■ WHAT YOU NEED TO DO ■
Transcribe each line of the records below exactly, excluding any embedded images.

■ Records from a dataset ■
----------

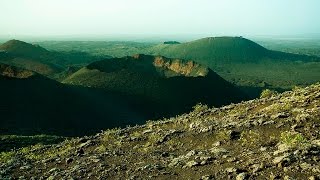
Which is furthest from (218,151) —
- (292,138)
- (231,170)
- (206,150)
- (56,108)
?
(56,108)

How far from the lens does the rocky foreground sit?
34.2ft

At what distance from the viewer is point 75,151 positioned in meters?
17.4

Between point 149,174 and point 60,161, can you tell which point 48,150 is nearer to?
point 60,161

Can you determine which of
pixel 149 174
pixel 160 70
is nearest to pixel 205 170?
pixel 149 174

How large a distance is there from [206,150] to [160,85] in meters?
83.6

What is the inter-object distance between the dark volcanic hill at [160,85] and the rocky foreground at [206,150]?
2600 inches

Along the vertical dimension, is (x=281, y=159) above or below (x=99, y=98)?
above

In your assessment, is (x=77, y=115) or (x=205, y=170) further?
(x=77, y=115)

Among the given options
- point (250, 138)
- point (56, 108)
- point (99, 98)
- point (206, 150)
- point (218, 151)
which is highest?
point (250, 138)

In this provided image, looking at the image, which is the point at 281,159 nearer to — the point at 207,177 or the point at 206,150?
the point at 207,177

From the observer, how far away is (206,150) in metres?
13.5

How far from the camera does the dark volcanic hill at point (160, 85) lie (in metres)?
91.9

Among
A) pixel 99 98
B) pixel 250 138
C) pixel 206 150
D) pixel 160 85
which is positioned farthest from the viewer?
pixel 160 85

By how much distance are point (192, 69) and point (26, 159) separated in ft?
356
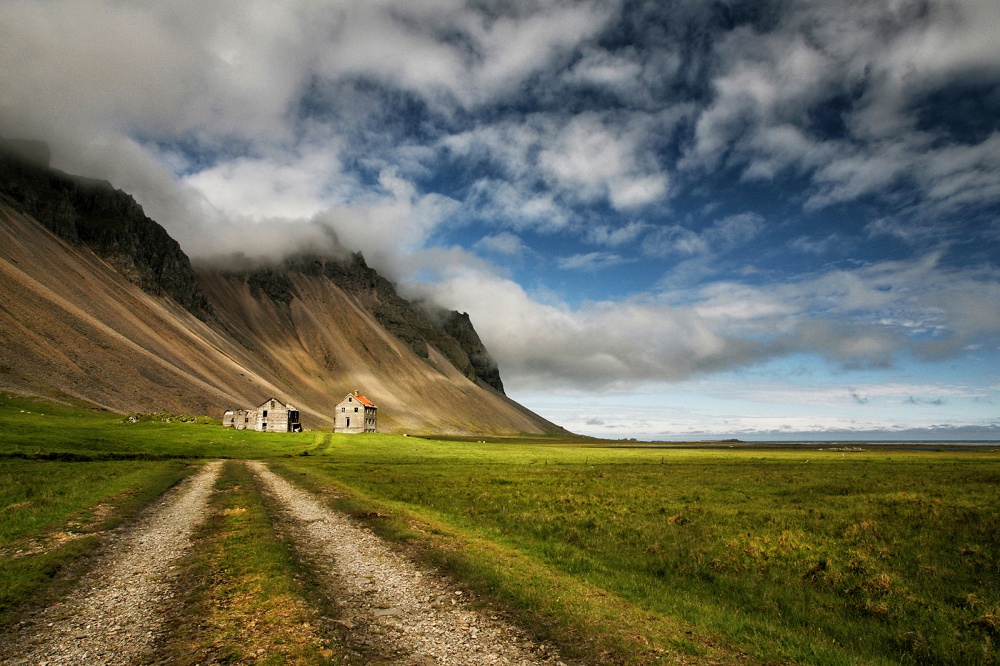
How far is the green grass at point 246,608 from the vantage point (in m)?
8.50

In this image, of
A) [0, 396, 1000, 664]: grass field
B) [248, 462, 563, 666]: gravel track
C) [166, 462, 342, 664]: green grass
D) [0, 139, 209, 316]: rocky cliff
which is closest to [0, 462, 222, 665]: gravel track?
[166, 462, 342, 664]: green grass

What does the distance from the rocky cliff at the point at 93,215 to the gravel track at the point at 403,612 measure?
19582 cm

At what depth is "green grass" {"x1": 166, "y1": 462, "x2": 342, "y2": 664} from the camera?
8.50 metres

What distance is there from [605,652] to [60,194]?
748 feet

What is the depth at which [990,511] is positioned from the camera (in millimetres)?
22469

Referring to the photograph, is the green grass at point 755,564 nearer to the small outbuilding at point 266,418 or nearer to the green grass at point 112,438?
the green grass at point 112,438

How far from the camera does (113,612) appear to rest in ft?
34.0

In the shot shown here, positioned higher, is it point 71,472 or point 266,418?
point 266,418

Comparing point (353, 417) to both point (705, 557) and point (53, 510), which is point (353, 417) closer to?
point (53, 510)

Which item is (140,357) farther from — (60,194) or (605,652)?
(605,652)

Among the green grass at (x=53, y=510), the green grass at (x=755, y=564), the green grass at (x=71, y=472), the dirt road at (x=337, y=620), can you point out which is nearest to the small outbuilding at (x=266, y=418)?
the green grass at (x=71, y=472)

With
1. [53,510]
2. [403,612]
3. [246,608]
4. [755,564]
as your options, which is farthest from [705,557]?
[53,510]

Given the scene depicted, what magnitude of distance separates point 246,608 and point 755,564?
14298mm

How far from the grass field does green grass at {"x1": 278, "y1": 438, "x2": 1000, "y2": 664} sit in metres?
0.06
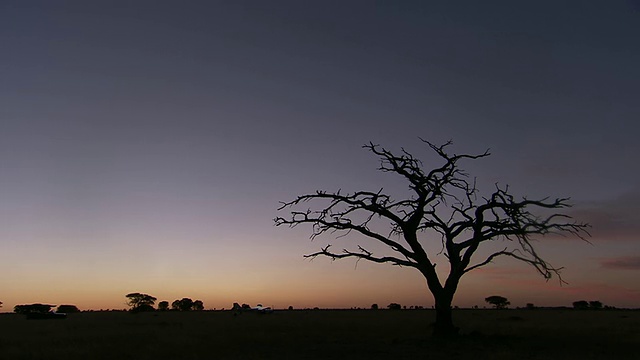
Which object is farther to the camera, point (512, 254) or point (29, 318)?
point (29, 318)

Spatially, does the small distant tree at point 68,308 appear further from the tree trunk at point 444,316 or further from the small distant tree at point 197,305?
the tree trunk at point 444,316

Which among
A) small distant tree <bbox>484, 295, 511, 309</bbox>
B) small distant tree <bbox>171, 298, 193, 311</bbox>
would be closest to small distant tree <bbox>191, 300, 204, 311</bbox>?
small distant tree <bbox>171, 298, 193, 311</bbox>

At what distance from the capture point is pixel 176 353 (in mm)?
22438

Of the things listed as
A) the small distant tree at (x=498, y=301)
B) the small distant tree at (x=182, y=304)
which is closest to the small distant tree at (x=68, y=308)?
the small distant tree at (x=182, y=304)

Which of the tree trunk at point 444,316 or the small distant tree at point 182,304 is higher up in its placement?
the small distant tree at point 182,304

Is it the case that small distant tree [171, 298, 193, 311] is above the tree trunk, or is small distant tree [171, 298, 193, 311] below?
above

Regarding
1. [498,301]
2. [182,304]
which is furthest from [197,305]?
[498,301]

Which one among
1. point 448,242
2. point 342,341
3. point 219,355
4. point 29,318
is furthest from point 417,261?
point 29,318

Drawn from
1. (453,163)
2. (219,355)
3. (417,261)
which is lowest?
(219,355)

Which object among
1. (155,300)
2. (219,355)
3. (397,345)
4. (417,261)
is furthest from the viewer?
(155,300)

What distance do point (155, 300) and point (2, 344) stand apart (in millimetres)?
115883

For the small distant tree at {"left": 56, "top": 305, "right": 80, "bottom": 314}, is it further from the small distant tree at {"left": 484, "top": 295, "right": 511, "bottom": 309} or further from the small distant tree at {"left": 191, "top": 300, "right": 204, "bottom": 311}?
the small distant tree at {"left": 484, "top": 295, "right": 511, "bottom": 309}

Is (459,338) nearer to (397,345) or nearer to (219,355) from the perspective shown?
(397,345)

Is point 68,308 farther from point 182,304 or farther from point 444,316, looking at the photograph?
point 444,316
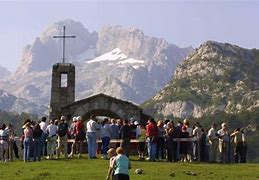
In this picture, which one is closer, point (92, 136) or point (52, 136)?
point (92, 136)

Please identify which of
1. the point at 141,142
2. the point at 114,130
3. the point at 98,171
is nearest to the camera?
the point at 98,171

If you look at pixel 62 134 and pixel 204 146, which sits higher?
pixel 62 134

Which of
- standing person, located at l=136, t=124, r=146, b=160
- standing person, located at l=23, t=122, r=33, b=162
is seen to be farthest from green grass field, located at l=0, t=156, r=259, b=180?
standing person, located at l=136, t=124, r=146, b=160

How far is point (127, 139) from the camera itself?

----------

■ TASK RESULT ■
Which is furthest from (218,151) —
- (292,138)
- (231,170)
- (206,150)
- (56,108)
?
(56,108)

How far from the lens does the rocky foreground sit?
34.2ft

At what distance from the viewer is point 75,151 positioned in meters?
17.4

Between point 149,174 and point 60,161, can you tell which point 48,150 is nearer to?
point 60,161

Can you determine which of
pixel 149 174
pixel 160 70
is nearest to pixel 205 170?
pixel 149 174

How large a distance is there from [206,150] to [160,85] in meters?
83.6

What is the inter-object distance between the dark volcanic hill at [160,85] and the rocky foreground at [206,150]?
2600 inches

Along the vertical dimension, is (x=281, y=159) above or below (x=99, y=98)?
above

In your assessment, is (x=77, y=115) or (x=205, y=170) further?
(x=77, y=115)

Among the given options
- point (250, 138)
- point (56, 108)
- point (99, 98)
- point (206, 150)
- point (218, 151)
which is highest?
point (250, 138)

In this provided image, looking at the image, which is the point at 281,159 nearer to — the point at 207,177 or the point at 206,150?
the point at 207,177

From the observer, how far away is (206,150) in metres?
13.5

How far from the camera does the dark volcanic hill at point (160, 85) lie (in metres)?
91.9

Among
A) pixel 99 98
B) pixel 250 138
C) pixel 206 150
D) pixel 160 85
which is positioned farthest from the viewer?
pixel 160 85

By how much distance are point (192, 69) and point (26, 159) separated in ft?
356
How far is the green grass at point 246,608 from the vantage point (in m)?
8.50

In this image, of
A) [0, 396, 1000, 664]: grass field
B) [248, 462, 563, 666]: gravel track
C) [166, 462, 342, 664]: green grass
D) [0, 139, 209, 316]: rocky cliff
which is closest to [0, 462, 222, 665]: gravel track?
[166, 462, 342, 664]: green grass

What does the distance from the rocky cliff at the point at 93,215 to the gravel track at the point at 403,612 measure?
19582 cm

At what depth is "green grass" {"x1": 166, "y1": 462, "x2": 342, "y2": 664} from the camera?
8.50 metres

What distance is there from [605,652] to [60,194]?
748 feet

What is the depth at which [990,511] is positioned from the camera (in millimetres)?
22469

Referring to the photograph, is the green grass at point 755,564 nearer to the small outbuilding at point 266,418 or nearer to the green grass at point 112,438?
the green grass at point 112,438

How far from the camera does (113,612) appear to rest in ft?
34.0

In the shot shown here, positioned higher, is it point 71,472 or point 266,418?
point 266,418

Comparing point (353, 417) to both point (705, 557) and point (53, 510), which is point (353, 417) closer to?
point (53, 510)

Which item is (140,357) farther from — (60,194) or (605,652)?
(605,652)

Among the green grass at (x=53, y=510), the green grass at (x=755, y=564), the green grass at (x=71, y=472), the dirt road at (x=337, y=620), can you point out which is nearest to the small outbuilding at (x=266, y=418)?
the green grass at (x=71, y=472)

With
1. [53,510]
2. [403,612]
3. [246,608]
4. [755,564]
as your options, which is farthest from [705,557]?
[53,510]

Given the scene depicted, what magnitude of distance separates point 246,608 and point 755,564?
14298mm

How far from the grass field does green grass at {"x1": 278, "y1": 438, "x2": 1000, "y2": 664} sit in metres?
0.06
Which object is farther to the camera, point (512, 254) or point (29, 318)?
point (29, 318)

Spatially, does the small distant tree at point 68,308 appear further from the tree trunk at point 444,316 or further from the small distant tree at point 197,305?
the tree trunk at point 444,316

Which among
A) small distant tree <bbox>484, 295, 511, 309</bbox>
B) small distant tree <bbox>171, 298, 193, 311</bbox>
would be closest to small distant tree <bbox>191, 300, 204, 311</bbox>?
small distant tree <bbox>171, 298, 193, 311</bbox>

At what distance from the capture point is pixel 176 353 (in mm)?
22438

Of the things listed as
A) the small distant tree at (x=498, y=301)
B) the small distant tree at (x=182, y=304)
which is closest to the small distant tree at (x=68, y=308)?
the small distant tree at (x=182, y=304)

Which of the tree trunk at point 444,316 or the small distant tree at point 182,304 is higher up in its placement?
the small distant tree at point 182,304

Is it the case that small distant tree [171, 298, 193, 311] is above the tree trunk, or is small distant tree [171, 298, 193, 311] below?
above

Regarding
1. [498,301]
2. [182,304]
which is furthest from [197,305]?
[498,301]

Which one among
1. point 448,242
2. point 342,341
3. point 219,355
4. point 29,318
is furthest from point 417,261?
point 29,318

Drawn from
1. (453,163)
2. (219,355)
3. (417,261)
which is lowest?
(219,355)

Which object among
1. (155,300)
2. (219,355)
3. (397,345)
4. (417,261)
is furthest from the viewer?
(155,300)

What distance do point (155, 300) and point (2, 344) stand apart (in millimetres)?
115883

For the small distant tree at {"left": 56, "top": 305, "right": 80, "bottom": 314}, is it further from the small distant tree at {"left": 484, "top": 295, "right": 511, "bottom": 309} or further from the small distant tree at {"left": 191, "top": 300, "right": 204, "bottom": 311}?
the small distant tree at {"left": 484, "top": 295, "right": 511, "bottom": 309}

Is (459,338) nearer to (397,345) or nearer to (219,355) from the perspective shown?
(397,345)

Is point 68,308 farther from point 182,304 or farther from point 444,316, looking at the photograph?
point 444,316
In this picture, which one is closer, point (92, 136) or point (52, 136)?
point (92, 136)

Please identify which of
1. the point at 141,142
2. the point at 114,130
3. the point at 98,171
is nearest to the camera?
the point at 98,171

If you look at pixel 62 134 and pixel 204 146, which sits higher?
pixel 62 134

Which of
- standing person, located at l=136, t=124, r=146, b=160
- standing person, located at l=23, t=122, r=33, b=162
is seen to be farthest from green grass field, located at l=0, t=156, r=259, b=180?
standing person, located at l=136, t=124, r=146, b=160

How far is point (127, 139) from the camera itself?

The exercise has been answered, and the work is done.